Updates from meeting with @mattersoflight and @ziw-liu today:
- The expression of uninfected cells is very low, so perform feature enhancement to make sure the information from the fluorescence signal is properly used for training. Can either perform patch level normalization, or CLAHE can be used.
 - To detect the uninfected cell nucleus, either virtually stained nucleus, or nucleus distance map, or phase channel can be used as an extra input. It is recommended to use the phase channel to make this a hard problem to avoid the problem of overfitting. Also giving the segmented nucleus is not recommended as such training is sensitive to sharp edges.
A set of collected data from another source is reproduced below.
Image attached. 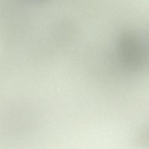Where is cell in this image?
Segmentation results:
<instances>
[{"mask_svg":"<svg viewBox=\"0 0 149 149\" xmlns=\"http://www.w3.org/2000/svg\"><path fill=\"white\" fill-rule=\"evenodd\" d=\"M137 143L140 147L149 149V125L140 132L137 137Z\"/></svg>","mask_w":149,"mask_h":149,"instance_id":"obj_1","label":"cell"},{"mask_svg":"<svg viewBox=\"0 0 149 149\" xmlns=\"http://www.w3.org/2000/svg\"><path fill=\"white\" fill-rule=\"evenodd\" d=\"M141 39L143 44V47H144L146 63H147V64H149V25L146 28L143 36L141 37Z\"/></svg>","mask_w":149,"mask_h":149,"instance_id":"obj_2","label":"cell"}]
</instances>
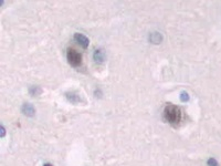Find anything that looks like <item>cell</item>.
Instances as JSON below:
<instances>
[{
  "instance_id": "1",
  "label": "cell",
  "mask_w": 221,
  "mask_h": 166,
  "mask_svg": "<svg viewBox=\"0 0 221 166\" xmlns=\"http://www.w3.org/2000/svg\"><path fill=\"white\" fill-rule=\"evenodd\" d=\"M164 116L166 118V121H168L171 124H177L179 123L181 120V111L179 108H177L176 105L173 104H168L164 110Z\"/></svg>"
},
{
  "instance_id": "2",
  "label": "cell",
  "mask_w": 221,
  "mask_h": 166,
  "mask_svg": "<svg viewBox=\"0 0 221 166\" xmlns=\"http://www.w3.org/2000/svg\"><path fill=\"white\" fill-rule=\"evenodd\" d=\"M67 58L69 63L71 65H73V67H79L82 63V55H81V53H79L76 50H74L72 48L67 49Z\"/></svg>"
},
{
  "instance_id": "3",
  "label": "cell",
  "mask_w": 221,
  "mask_h": 166,
  "mask_svg": "<svg viewBox=\"0 0 221 166\" xmlns=\"http://www.w3.org/2000/svg\"><path fill=\"white\" fill-rule=\"evenodd\" d=\"M74 40H75L81 47H83V48H87V47H89V43H90L89 39H87L84 35H82V33H75V35H74Z\"/></svg>"
},
{
  "instance_id": "4",
  "label": "cell",
  "mask_w": 221,
  "mask_h": 166,
  "mask_svg": "<svg viewBox=\"0 0 221 166\" xmlns=\"http://www.w3.org/2000/svg\"><path fill=\"white\" fill-rule=\"evenodd\" d=\"M22 112L26 115L32 116V115L34 114V109H33V106L30 105V104H24V105H23V108H22Z\"/></svg>"
},
{
  "instance_id": "5",
  "label": "cell",
  "mask_w": 221,
  "mask_h": 166,
  "mask_svg": "<svg viewBox=\"0 0 221 166\" xmlns=\"http://www.w3.org/2000/svg\"><path fill=\"white\" fill-rule=\"evenodd\" d=\"M151 41L154 42V43H159L161 41V35L157 32H154V33H151Z\"/></svg>"
},
{
  "instance_id": "6",
  "label": "cell",
  "mask_w": 221,
  "mask_h": 166,
  "mask_svg": "<svg viewBox=\"0 0 221 166\" xmlns=\"http://www.w3.org/2000/svg\"><path fill=\"white\" fill-rule=\"evenodd\" d=\"M94 60L99 61V62H102L104 60V55H103V52L101 50H96L94 52Z\"/></svg>"
},
{
  "instance_id": "7",
  "label": "cell",
  "mask_w": 221,
  "mask_h": 166,
  "mask_svg": "<svg viewBox=\"0 0 221 166\" xmlns=\"http://www.w3.org/2000/svg\"><path fill=\"white\" fill-rule=\"evenodd\" d=\"M67 99L70 100L72 103H77L80 101L79 96H77L76 94H73V93H67Z\"/></svg>"
},
{
  "instance_id": "8",
  "label": "cell",
  "mask_w": 221,
  "mask_h": 166,
  "mask_svg": "<svg viewBox=\"0 0 221 166\" xmlns=\"http://www.w3.org/2000/svg\"><path fill=\"white\" fill-rule=\"evenodd\" d=\"M208 165L209 166H219L218 162L215 160V158H209L208 160Z\"/></svg>"
},
{
  "instance_id": "9",
  "label": "cell",
  "mask_w": 221,
  "mask_h": 166,
  "mask_svg": "<svg viewBox=\"0 0 221 166\" xmlns=\"http://www.w3.org/2000/svg\"><path fill=\"white\" fill-rule=\"evenodd\" d=\"M180 99H181V101H183V102H185V101H188V100H189V96H188V94H187V93L183 92V93H181Z\"/></svg>"
},
{
  "instance_id": "10",
  "label": "cell",
  "mask_w": 221,
  "mask_h": 166,
  "mask_svg": "<svg viewBox=\"0 0 221 166\" xmlns=\"http://www.w3.org/2000/svg\"><path fill=\"white\" fill-rule=\"evenodd\" d=\"M43 166H52V165H51V164H49V163H48V164H44V165H43Z\"/></svg>"
}]
</instances>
 - Make sure to log the unet graphs on tensorboard.
 - Currently the batches are read such that one patch is taken from each image. Reprogram to use multiple patches from every image for training the model.
 
Thanks @mattersoflight . I have added the code I was preparing to run predictions on the data: example/infection_phenotyping/test_infection_classifier.py
Here is the path to the test dataset:
/hpc/projects/intracellular_dashboard/viral-sensor/infection_classification/datasets/Exp_2024_02_13_DENV_3infMarked_test.zarr
This is the dataset used for training is here:
/hpc/projects/intracellular_dashboard/viral-sensor/infection_classification/datasets/Exp_2024_02_13_DENV_3infMarked_trainVal.zarr
The checkpoint used for prediction:
/hpc/projects/intracellular_dashboard/viral-sensor/infection_classification/models/sensorInf_phenotyping/logs_wPhase/version_34/checkpoints/epoch=99-step=300.ckpt
Rebase of this branch to main branch was required due to an issue encountered with the dataloader. While training the model, the first uninfected well was only utilized and not the second well with infected cells. The log from such training can be found here: /hpc/projects/intracellular_dashboard/viral-sensor/infection_classification/models/sensorInf_phenotyping/logs_wPhase/version_74. To resolve this the branch was rebased since the dataloader was working with the commits in the fcmae branch, which was merged into the main branch.
The branch is ready for merging into the main branch. Please let me know if any changes are pending. Can anyone review the branch so that we can merge it? Thanks!